Sin embargo, hay que reconocer algo evidente: que el verdadero "padre" de los pura sangre árabes fue Mahoma, ya que el año 569 de la era cristiana Kohailan sólo era un recuerdo, una leyenda transmitida de padres a hijos.
¿Y cómo fue ello?
Cuenta la tradición que en cierta ocasión Mahoma, el profeta de Alá el Misericordioso, estableció su campamento a orillas de un río de reflejos plateados y aguas cristalinas, y que con él tenía cien yeguas... "Entonces, y por inspiración del propio Alá --dice la leyenda--, Mahoma decidió no dar agua que beber a las yeguas durante tres días y tres noches, lo que hacía sufrir cruelmente a los animales... Al cuarto día Mahoma mandó liberar a las yeguas y éstas, naturalmente, se precipitaron hacia el río para calmar la sed... En ese momento el profeta ordenó a sus trompetas tocar a la carga, y de la manada que galopaba hacía el río se separaron en seco cinco yeguas, las cuales volvieron hacia su amo renunciando al frescor del agua y al placer de la sed saciada, pero relinchando alegremente. Mahoma les dio entonces su bendición y decidió que sólo ellas fueran dedicadas a la crianza..." Aquellas cinco yeguas fueron conocidas desde aquel día como Khamsa al-Rasul Allab, o sea, "las cinco del profeta de Alá" y fueron bautizadas individualmente con los nombres de Abbayab, Saqlawiyab, Kohailan, Handaniyab y Habdab...
Pero de estas cinco yeguas, así como de las nueve mujeres legales, las cuatro espadas y sus camellos preferidos, tendremos que hablar más despacio... pues antes de seguir adelante no hay más remedio que dedicar unas palabras a los "hombres del desierto", es decir, a los hombres que hicieron posible la supervivencia de los pura sangre árabes.

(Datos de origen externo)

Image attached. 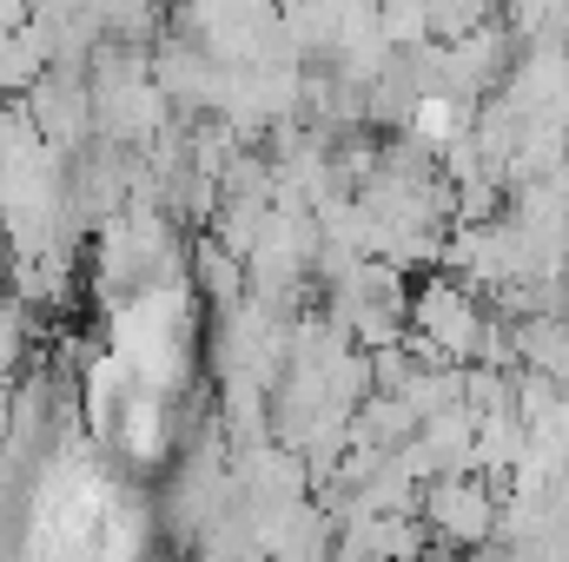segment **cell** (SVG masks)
<instances>
[{
    "label": "cell",
    "mask_w": 569,
    "mask_h": 562,
    "mask_svg": "<svg viewBox=\"0 0 569 562\" xmlns=\"http://www.w3.org/2000/svg\"><path fill=\"white\" fill-rule=\"evenodd\" d=\"M497 503H503V483L483 470H437L418 490L430 543H457V550H477L497 536Z\"/></svg>",
    "instance_id": "obj_1"
}]
</instances>
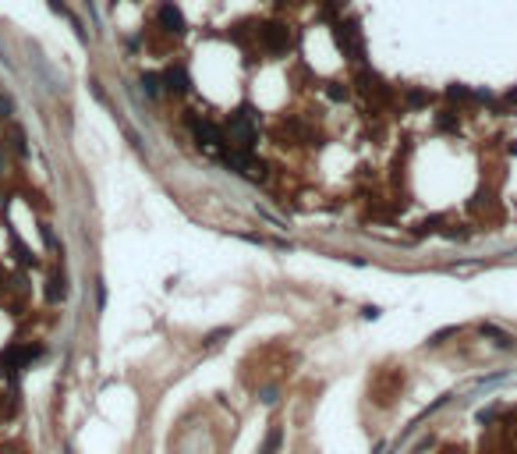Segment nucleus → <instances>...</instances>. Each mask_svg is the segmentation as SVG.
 I'll return each mask as SVG.
<instances>
[{
  "label": "nucleus",
  "mask_w": 517,
  "mask_h": 454,
  "mask_svg": "<svg viewBox=\"0 0 517 454\" xmlns=\"http://www.w3.org/2000/svg\"><path fill=\"white\" fill-rule=\"evenodd\" d=\"M227 135H231L234 149H252V142H255V118H252L248 110L234 114L231 125H227Z\"/></svg>",
  "instance_id": "f257e3e1"
},
{
  "label": "nucleus",
  "mask_w": 517,
  "mask_h": 454,
  "mask_svg": "<svg viewBox=\"0 0 517 454\" xmlns=\"http://www.w3.org/2000/svg\"><path fill=\"white\" fill-rule=\"evenodd\" d=\"M163 78H167V85H170V89H178V92H181V89H188V75H185V68H167V75H163Z\"/></svg>",
  "instance_id": "423d86ee"
},
{
  "label": "nucleus",
  "mask_w": 517,
  "mask_h": 454,
  "mask_svg": "<svg viewBox=\"0 0 517 454\" xmlns=\"http://www.w3.org/2000/svg\"><path fill=\"white\" fill-rule=\"evenodd\" d=\"M39 355V348H11L8 355H0V366H8V373H18L22 366H29Z\"/></svg>",
  "instance_id": "7ed1b4c3"
},
{
  "label": "nucleus",
  "mask_w": 517,
  "mask_h": 454,
  "mask_svg": "<svg viewBox=\"0 0 517 454\" xmlns=\"http://www.w3.org/2000/svg\"><path fill=\"white\" fill-rule=\"evenodd\" d=\"M8 106H11V103H8V96L0 92V114H8Z\"/></svg>",
  "instance_id": "6e6552de"
},
{
  "label": "nucleus",
  "mask_w": 517,
  "mask_h": 454,
  "mask_svg": "<svg viewBox=\"0 0 517 454\" xmlns=\"http://www.w3.org/2000/svg\"><path fill=\"white\" fill-rule=\"evenodd\" d=\"M195 139L206 142V146H220V142H223V135H220L209 121H195Z\"/></svg>",
  "instance_id": "39448f33"
},
{
  "label": "nucleus",
  "mask_w": 517,
  "mask_h": 454,
  "mask_svg": "<svg viewBox=\"0 0 517 454\" xmlns=\"http://www.w3.org/2000/svg\"><path fill=\"white\" fill-rule=\"evenodd\" d=\"M276 443H280V429H273V433H269V440H266L262 454H273V450H276Z\"/></svg>",
  "instance_id": "0eeeda50"
},
{
  "label": "nucleus",
  "mask_w": 517,
  "mask_h": 454,
  "mask_svg": "<svg viewBox=\"0 0 517 454\" xmlns=\"http://www.w3.org/2000/svg\"><path fill=\"white\" fill-rule=\"evenodd\" d=\"M259 43H262L266 53H283L287 46H291V32H287L283 25H266L259 32Z\"/></svg>",
  "instance_id": "f03ea898"
},
{
  "label": "nucleus",
  "mask_w": 517,
  "mask_h": 454,
  "mask_svg": "<svg viewBox=\"0 0 517 454\" xmlns=\"http://www.w3.org/2000/svg\"><path fill=\"white\" fill-rule=\"evenodd\" d=\"M160 25H163L167 32H185V29H188V25H185V15H181L174 4H170V0L160 8Z\"/></svg>",
  "instance_id": "20e7f679"
}]
</instances>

Irving nos los describe así:
"En los primeros tiempos se produjo una clara distinción entre los árabes que poseían ciudades y castillos y los que vivían en tiendas... Algunos de los primeros ocuparon los valles fértiles y rodearon sus viviendas con viñedos y huertas, plantaciones de palmeras, campos de trigo y pastos abundantes... Fue entre los otros árabes, sin embargo, los vagabundos del desierto, donde se conservó el carácter nacional con toda su primitiva fuerza y frescor. De costumbres nómadas, dedicados a tareas pastoriles, familiarizados por experiencia y tradición con los recursos secretos del desierto, llevaban vida errante, trasladándose de un lugar a otro en busca de los pozos y manantiales utilizados por sus antepasados desde los días de los patriarcas; acampaban donde encontraban datileras que les brindaban sombra y sustento y pasto para sus rebaños y camellos. Cuando acababan las reservas, cambiaban de residencia... La necesidad de estar en continua alerta para defender sus rebaños hacía que los árabes del desierto estuvieran familiarizados con el ejercicio de las armas. Nadie los superaba en el uso del arco, la lanza y la cimitarra... y sobre todo en el dominio de los caballos, en cuya crianza y doma eran verdaderos maestros."
Porque, curiosamente, el árabe del desierto utilizaba el camello ("el barco del desierto") pero amaba el caballo..., el animal que Alá había creado de un puñado del Viento del Sur.
Fuente: "Caballos, historia, mito y leyenda" de Julio Merino. Ed. Compañía Literaria, S.L., 1996. Págs. 74-77.